I was going to start this post by saying “The worst part of being Mia’s mother is…” but I thought better of that statement. There really is no “worst part”. There are hard parts. There are challenging parts. Indeed, there are parts of being her mother that I sometimes wish I didn’t have to go through. Or, rather I wish I didn’t have to watch Mia go through. But then I remembered something and I could no longer write the post I had planned. I remembered something a seventeen year old non-verbal autistic boy told me. He was only able to convey his truth to me through a computer, for he can speak no other way. I remember thinking two thoughts at the same time – the first being how incredibly amazing it was that he had an outlet for his thoughts. And then my thoughts turned bleak. My second thought, I am ashamed to admit, was a deep and painful thought. I thought about how horribly sad I was for this young man who could only communicate through a computer, as if he were in some way less whole because of it. And then I thought about Mia, maybe she wasn’t whole either. But then he told me something that shifted my thinking completely. His words were as simple as they were true. He said,
“To take away any aspect of my autism would be to take away a fundamental part of me. Autism is all encompassing. It is in every part of me. It affects all of me, but it is not me.”
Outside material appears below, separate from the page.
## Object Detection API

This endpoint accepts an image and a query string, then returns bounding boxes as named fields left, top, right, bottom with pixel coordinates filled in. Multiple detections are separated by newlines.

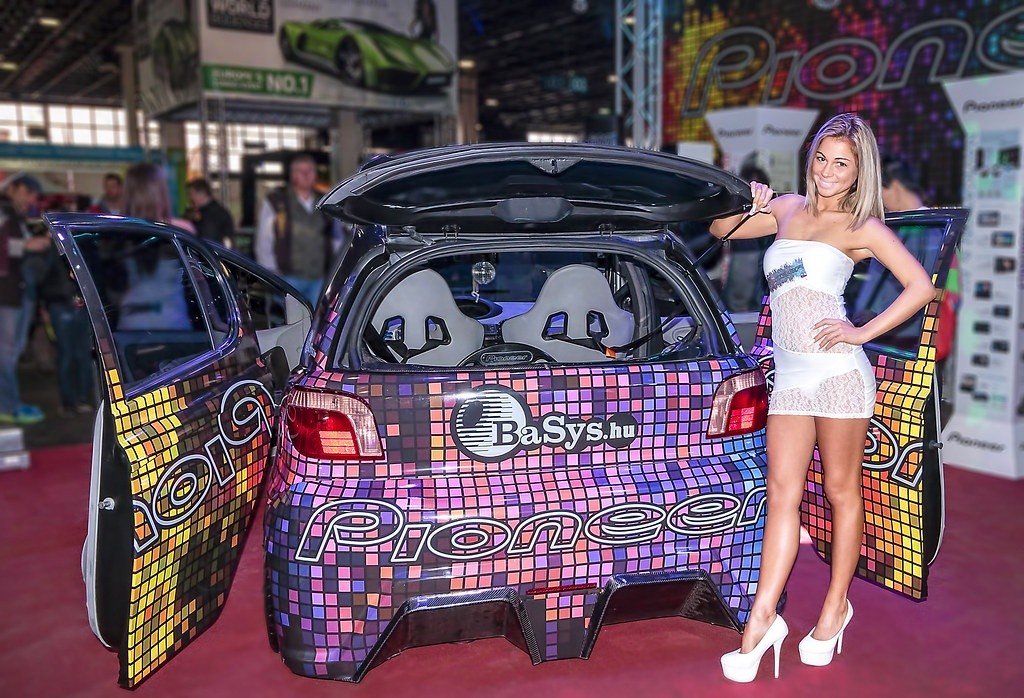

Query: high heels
left=799, top=599, right=855, bottom=667
left=721, top=609, right=790, bottom=682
He went on to describe to me all of the many things he liked to do. Ways he enjoyed spending his time. He told me how autism had helped him achieve his goals – that without autism he wouldn’t be himself. He told me about how his learning to type radically changed his future. Before learning this crucial skill his school was teaching him how to clean up the lunch room. Collecting, wiping off, and putting away the lunch trays was his job, and it would be his future too. He is now in AP courses with typical students. He is in the top ten percent of his class. And when he finished telling me about all of his triumphs he told me he was happy. He told me that he wouldn’t change a thing.
Do you know how many times that statement has saved me? How many times his story has saved me? In how many ways it has saved me? It has saved me from myself and my thoughts more times than I can count. It has saved me at three in the morning when Mia has been up for twenty-one hours straight and it doesn’t appear that she will be stopping anytime soon. It has saved me during the trivial times when I feel as if I am going to faint from exhaustion and I begin to wish Mia were able to just sit down, relax, color in a coloring book, play a board game with me, go to a friend’s house or a birthday party without it being a big deal. It has saved me too during the long hours of solitude I have in the day, when my thoughts wander towards the future and I think of all the things my daughter will not be able to do – fall in love, drive a car, get married, have children, own her own home – it seems to be a never ending list. And in these terrible moments I view her future, in my mind, as lacking, a future that is some way impaired, or incomplete, fractional, partial. In these horrible moments I view her in the future as if she is in some way not whole.
But it’s during these moments that I remember the boy who told me the greatest truth I could have learned about my daughter from someone else. The truth that there are other great and valuable aspects to Mia and although autism is at the forefront of each of those, although autism shapes each action, each thought, each reaction, each moment, it is not all of her. And, although autism will surely shape her future as well, who am I to say it will not be a fulfilling future? Maybe it doesn’t have to be a future in spite of autism, but a future full of promise because of autism. And maybe that isn’t such a bad thing.
Oh, yes his words have saved me when things turn dark. His words have saved me from despair. His words have made me realize Mia is not made incomplete because of her autism; she is made whole because of her autism.